--- BEGIN ---
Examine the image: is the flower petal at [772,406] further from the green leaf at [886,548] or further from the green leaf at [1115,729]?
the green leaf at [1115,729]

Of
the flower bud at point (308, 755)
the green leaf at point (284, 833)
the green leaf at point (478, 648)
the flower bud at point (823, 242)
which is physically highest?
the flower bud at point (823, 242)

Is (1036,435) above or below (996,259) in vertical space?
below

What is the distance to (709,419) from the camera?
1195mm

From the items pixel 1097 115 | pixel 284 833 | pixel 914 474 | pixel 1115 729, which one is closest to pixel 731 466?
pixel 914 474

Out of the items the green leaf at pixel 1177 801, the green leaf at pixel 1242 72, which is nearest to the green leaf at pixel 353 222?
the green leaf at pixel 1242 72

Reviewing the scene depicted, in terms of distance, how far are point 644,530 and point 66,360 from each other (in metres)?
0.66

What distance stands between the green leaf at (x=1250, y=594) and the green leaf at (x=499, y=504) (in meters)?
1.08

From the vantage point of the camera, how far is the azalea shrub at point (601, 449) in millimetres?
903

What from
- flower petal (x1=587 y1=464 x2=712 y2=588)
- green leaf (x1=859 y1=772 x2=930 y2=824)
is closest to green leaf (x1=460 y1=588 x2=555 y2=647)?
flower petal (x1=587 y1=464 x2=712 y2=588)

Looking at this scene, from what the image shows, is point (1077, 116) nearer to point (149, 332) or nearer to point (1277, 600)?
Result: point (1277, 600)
--- END ---
**AIM OF THE TASK:**
Can you turn everything from the line containing "What distance stands" through the final line of the items, inclusive, into a Markdown table with the columns Row and Line, leaving out blank lines?

**RESULT:**
| Row | Line |
|---|---|
| 1 | What distance stands between the green leaf at (x=1250, y=594) and the green leaf at (x=499, y=504) (in meters)? |
| 2 | 1.08 |
| 3 | From the vantage point of the camera, how far is the azalea shrub at point (601, 449) in millimetres? |
| 4 | 903 |
| 5 | What from |
| 6 | - flower petal (x1=587 y1=464 x2=712 y2=588) |
| 7 | - green leaf (x1=859 y1=772 x2=930 y2=824) |
| 8 | is closest to green leaf (x1=460 y1=588 x2=555 y2=647)? |
| 9 | flower petal (x1=587 y1=464 x2=712 y2=588) |
| 10 | Looking at this scene, from what the image shows, is point (1077, 116) nearer to point (149, 332) or nearer to point (1277, 600)? |
| 11 | Result: point (1277, 600) |